- _PASSAGE SHOWN_
On May 23, backer’s of Oregon’s initiative to establish a “top-two” system submitted 92,000 signatures. They need 82,579. The signatures will now be checked, and if the initiative needs additional signatures, the group has until July 3 to obtain more. Hence, it is extremely likely that the initiative will be on the November 2008 Oregon ballot.
Like similar initiatives in California and Washington in 2004, the Oregon initiative provides that all candidates would appear on the primary ballot, and all voters would get identical primary ballots. Then, only the two vote-getters with the most votes could be on the November ballot. The initiative does not apply to president.
The Oregon initiative provides that the candidate’s registration should be printed on the May ballot. If the candidate is endorsed by any particular ballot-qualified party, that information will also be on the May ballot. However, the only parties that can be mentioned on the ballot are those that meet the definition of “political party”, which is a group that polled 1% of the vote in the last election for a statewide office, or a group with registration of one-half of 1%, or a group that recently submitted a petition of 1.5% of the last gubernatorial vote. The Oregon initiative is therefore much more confining than the Washington state law, in which a candidate can choose any partisan label that is under 17 characters and is not obscene. Under the Oregon initiative, if a candidate is registered as a Socialist, “Socialist” will not be printed on the May ballot, since the Socialist Party is not a qualified party.
More and more gerrymander party hacks in safe seat areas in a state of panic ??? Shed a micro tear for them.
REAL remedy –
Abolish primaries – ONE election day.
Ballot access only by equal nominating petitions.

- _TASK INSTRUCTIONS_
1. According to the passage on Oregon's top-two initiative, how many signatures did its backers submit on May 23?
2. From the passage on Oregon's top-two initiative, echo the part from "More and more" to "ONE election day.".
3. Going by the passage on Oregon's top-two initiative, explain why "Socialist" would not be printed on the May ballot for a candidate registered as a Socialist.

- _EXTRACTED DATA_
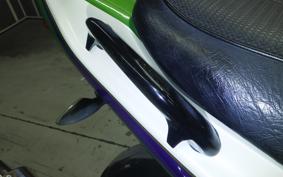 KAWASAKI ZRX1200 R 2001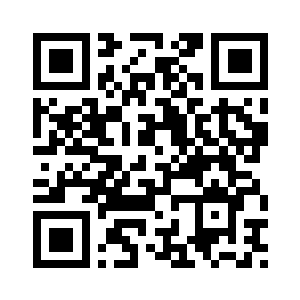 即便经历过几次劫难二维码生成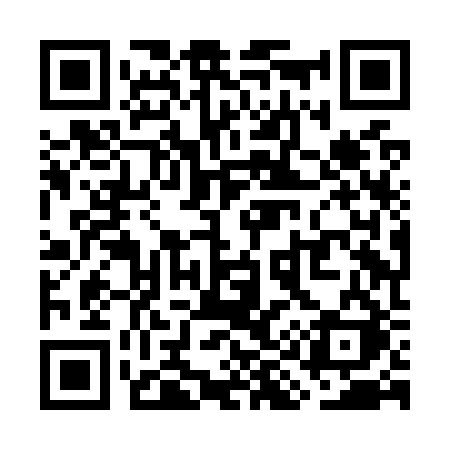 QR code for WI8O2K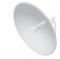 Ubiquiti Networks PBE-5AC-620 repetidor y transceptor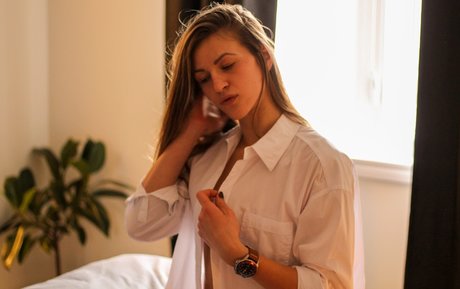 Erika Veidmark model xxx images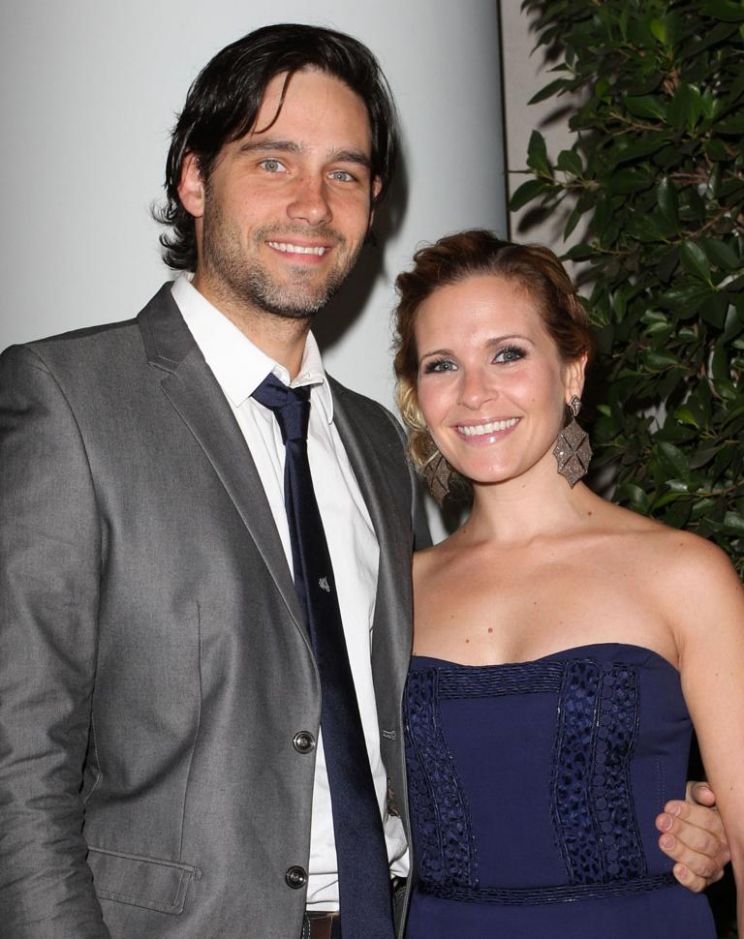 Sally Pressman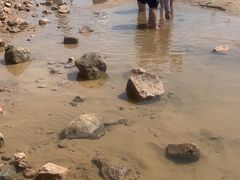 -青岛海泉湾度假区温泉
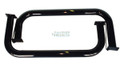 NERF BAR PAIR 564162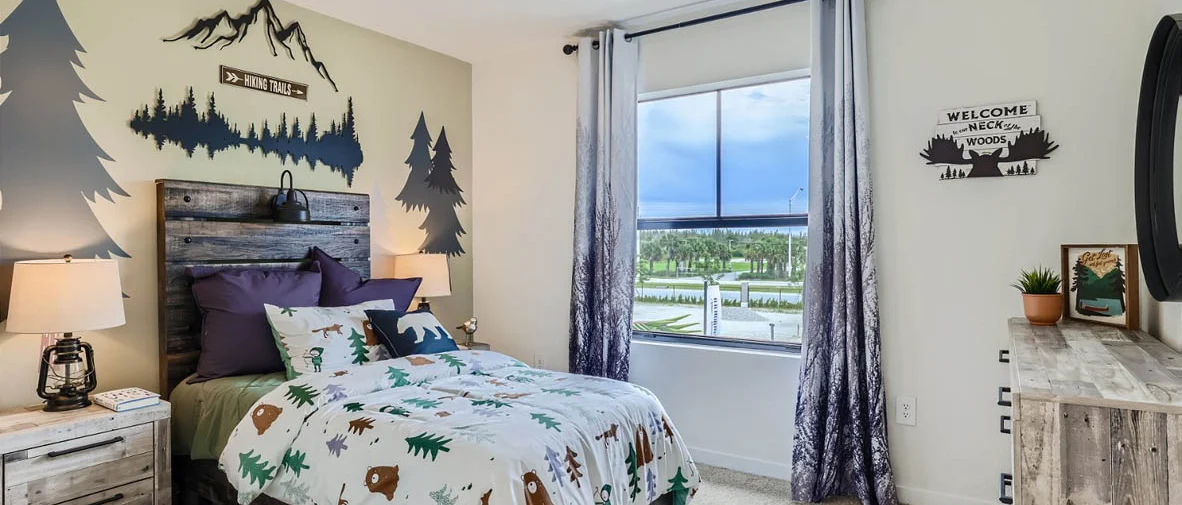 409 Northeast 1st Avenue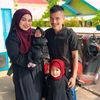 queenbynasyaaqilla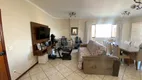 Foto 17 de Apartamento com 3 Quartos à venda, 137m² em Ponta da Praia, Santos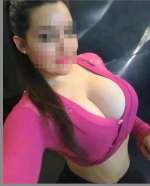 Sahra Sevgili Tadında Türkmen escort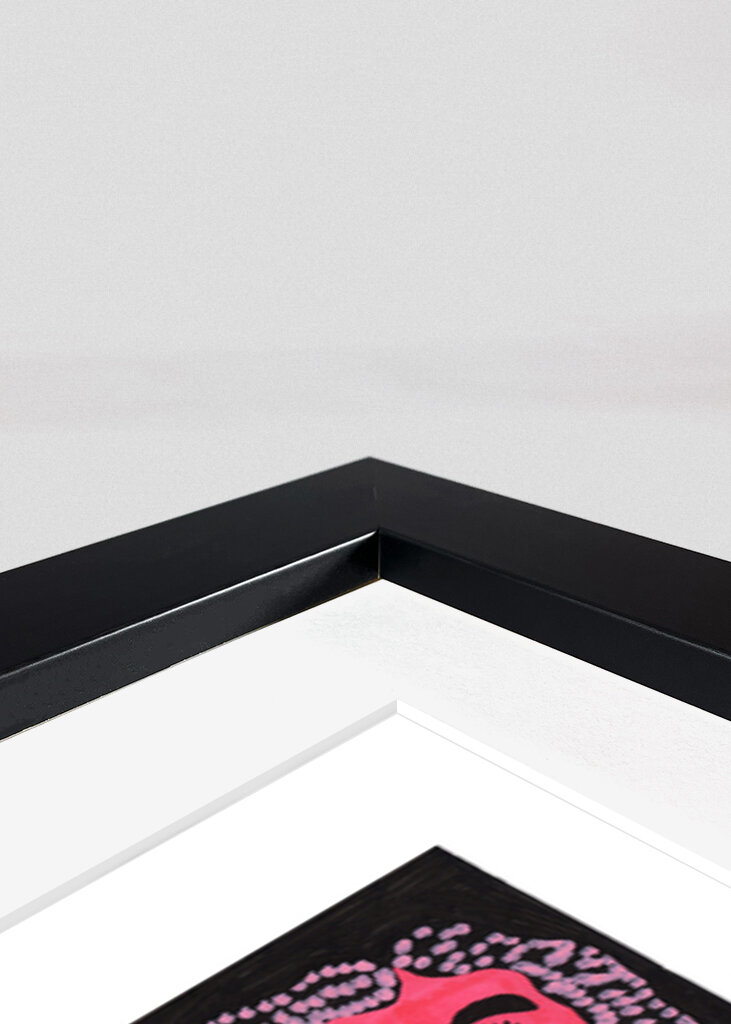 Ok folkens, vi er her nå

- _ANSWERS TO THE TASKS_
1. 92,000 signatures.

2.
More and more gerrymander party hacks in safe seat areas in a state of panic ??? Shed a micro tear for them.
REAL remedy –
Abolish primaries – ONE election day.

3. Under the initiative, only parties that meet the definition of "political party" can be named on the ballot. The Socialist Party is not a qualified party.